A blog dedicated to the development of Catholic legal theory.
Affiliated with the Program on Church, State & Society at Notre Dame Law School.

Sunday, November 8, 2009

The Sash Without a Country

Sorry, All,

I inadvertently left out two key words in composing the final sentence of my post a moment ago: "in France."  It is in France that I recall seeing those bright red sashes at all the civil ceremonies preceding the church ones.  And yes, as it happens, I've been to a surprising number of these civil, followed by ecclesial, French weddings!  (Probably around ten.)

Incidentally, one of those French weddings was an "interfaith" wedding between one of my oldest and closest friends, who is American and secularly Jewish, and his fiancee, who is French and more or less secularly Catholic.  The ecclesial service, at which I read, was a rather awkward affair in the half-heartedness with which Rabbi, Priest, bride, groom, and most of their families recited the liturgical texts -- so much so that I rather wished they'd not involved Temple or Church in the event at all.  (Not that I had or should have had a say in any of this.)  The civil ceremony, for its part, in this case seemed much more dignified than the "religious" one, if for no other reason than that there was no pretense involved.  (And the sash was very impressive!) 

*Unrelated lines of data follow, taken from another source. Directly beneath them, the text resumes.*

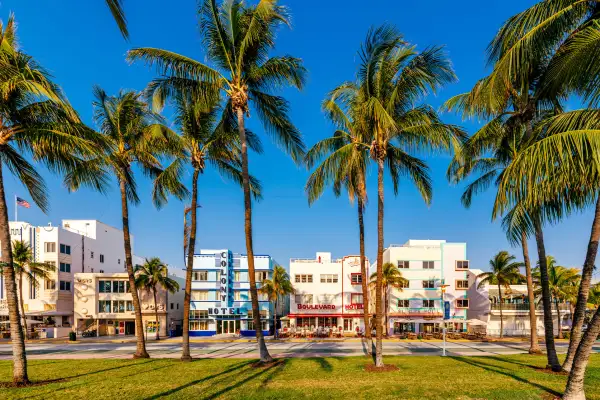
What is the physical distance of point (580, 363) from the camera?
855cm

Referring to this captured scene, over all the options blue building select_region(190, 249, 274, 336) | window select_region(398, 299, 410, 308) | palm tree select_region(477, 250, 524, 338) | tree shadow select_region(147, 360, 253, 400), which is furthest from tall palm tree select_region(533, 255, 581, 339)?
tree shadow select_region(147, 360, 253, 400)

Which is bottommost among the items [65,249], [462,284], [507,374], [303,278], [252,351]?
[252,351]

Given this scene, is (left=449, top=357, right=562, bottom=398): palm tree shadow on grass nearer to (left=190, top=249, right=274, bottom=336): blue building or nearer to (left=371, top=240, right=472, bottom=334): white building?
(left=371, top=240, right=472, bottom=334): white building

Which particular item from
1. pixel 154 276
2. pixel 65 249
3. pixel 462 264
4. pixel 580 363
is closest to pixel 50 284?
pixel 65 249

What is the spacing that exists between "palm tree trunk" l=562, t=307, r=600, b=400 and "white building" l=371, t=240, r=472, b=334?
4016 cm

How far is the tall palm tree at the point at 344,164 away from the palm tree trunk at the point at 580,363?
10.9 m

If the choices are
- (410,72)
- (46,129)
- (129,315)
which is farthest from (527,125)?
(129,315)

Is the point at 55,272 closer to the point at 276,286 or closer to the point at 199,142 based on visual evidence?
the point at 276,286

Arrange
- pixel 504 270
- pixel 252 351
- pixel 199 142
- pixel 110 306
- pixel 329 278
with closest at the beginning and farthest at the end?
pixel 199 142 → pixel 252 351 → pixel 504 270 → pixel 110 306 → pixel 329 278

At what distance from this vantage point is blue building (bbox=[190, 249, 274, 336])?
48.1 meters

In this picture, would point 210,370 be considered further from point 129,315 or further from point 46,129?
point 129,315

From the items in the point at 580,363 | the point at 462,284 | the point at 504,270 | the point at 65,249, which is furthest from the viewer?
the point at 65,249

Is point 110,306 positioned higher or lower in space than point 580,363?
lower

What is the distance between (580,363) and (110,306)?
50.6 m
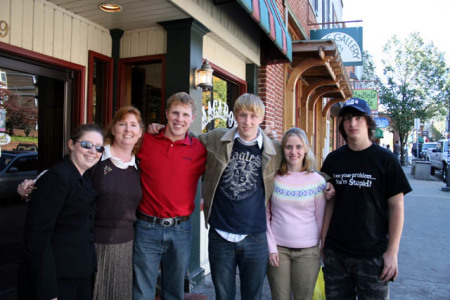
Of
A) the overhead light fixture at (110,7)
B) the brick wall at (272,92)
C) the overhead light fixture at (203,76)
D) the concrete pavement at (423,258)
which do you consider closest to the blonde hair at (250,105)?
the overhead light fixture at (203,76)

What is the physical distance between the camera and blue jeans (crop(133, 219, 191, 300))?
2.35m

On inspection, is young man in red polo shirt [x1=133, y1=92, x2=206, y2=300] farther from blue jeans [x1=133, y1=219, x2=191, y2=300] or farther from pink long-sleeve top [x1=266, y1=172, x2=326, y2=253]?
pink long-sleeve top [x1=266, y1=172, x2=326, y2=253]

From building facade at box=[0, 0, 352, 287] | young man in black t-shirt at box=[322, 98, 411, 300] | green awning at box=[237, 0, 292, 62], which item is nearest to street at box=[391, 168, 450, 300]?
young man in black t-shirt at box=[322, 98, 411, 300]

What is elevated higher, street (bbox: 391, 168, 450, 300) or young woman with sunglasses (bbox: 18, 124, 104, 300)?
young woman with sunglasses (bbox: 18, 124, 104, 300)

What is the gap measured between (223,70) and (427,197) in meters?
8.98

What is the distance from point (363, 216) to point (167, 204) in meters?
1.30

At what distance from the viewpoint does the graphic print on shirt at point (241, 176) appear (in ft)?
7.88

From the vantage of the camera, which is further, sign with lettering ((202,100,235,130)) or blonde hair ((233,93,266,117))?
sign with lettering ((202,100,235,130))

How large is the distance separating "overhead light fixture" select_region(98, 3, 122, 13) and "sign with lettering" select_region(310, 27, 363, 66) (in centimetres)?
581

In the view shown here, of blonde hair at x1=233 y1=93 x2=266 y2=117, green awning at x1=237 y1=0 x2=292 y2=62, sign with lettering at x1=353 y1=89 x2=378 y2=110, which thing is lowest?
blonde hair at x1=233 y1=93 x2=266 y2=117

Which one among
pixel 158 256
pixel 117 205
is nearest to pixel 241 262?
pixel 158 256

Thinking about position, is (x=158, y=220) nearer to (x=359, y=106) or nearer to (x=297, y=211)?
(x=297, y=211)

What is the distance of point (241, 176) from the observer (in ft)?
7.93

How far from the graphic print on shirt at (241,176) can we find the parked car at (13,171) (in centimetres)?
186
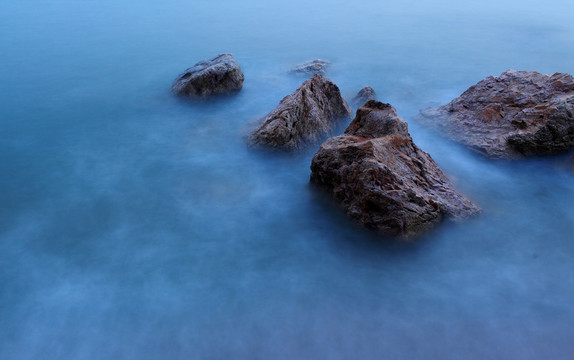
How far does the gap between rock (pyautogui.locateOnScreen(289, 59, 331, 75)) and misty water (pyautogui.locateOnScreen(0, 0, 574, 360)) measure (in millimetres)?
389

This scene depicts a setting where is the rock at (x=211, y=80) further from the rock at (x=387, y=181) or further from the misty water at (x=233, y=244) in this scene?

Intriguingly, my other best friend, who also is American and Jewish but in this case actively practices his faith, also took part in an interfaith wedding this past summer, with his practicing Episcopalian fiancee.  It was officiated jointly by my friend's Israeli Rabbi and his fiancee's mother, who is an Episcopal priest.  The earnestness with which all parties in this case approached their appointed tasks, and the eagerly, even anxiously helpful efforts each officient made at explaining the meanings and histories and traditions of all liturgical elements contributed by each to this beautiful ceremony, were profoundly moving.  God felt to be Present at this beautiful wedding with a fullness I've but rarely observed.  The civil ceremony, by contrast, was altogether bureaucratic. 

And there, perhaps, you have in a nutshell the difference between church/state wedding ceremonies in pluralistic America and long-monistic France.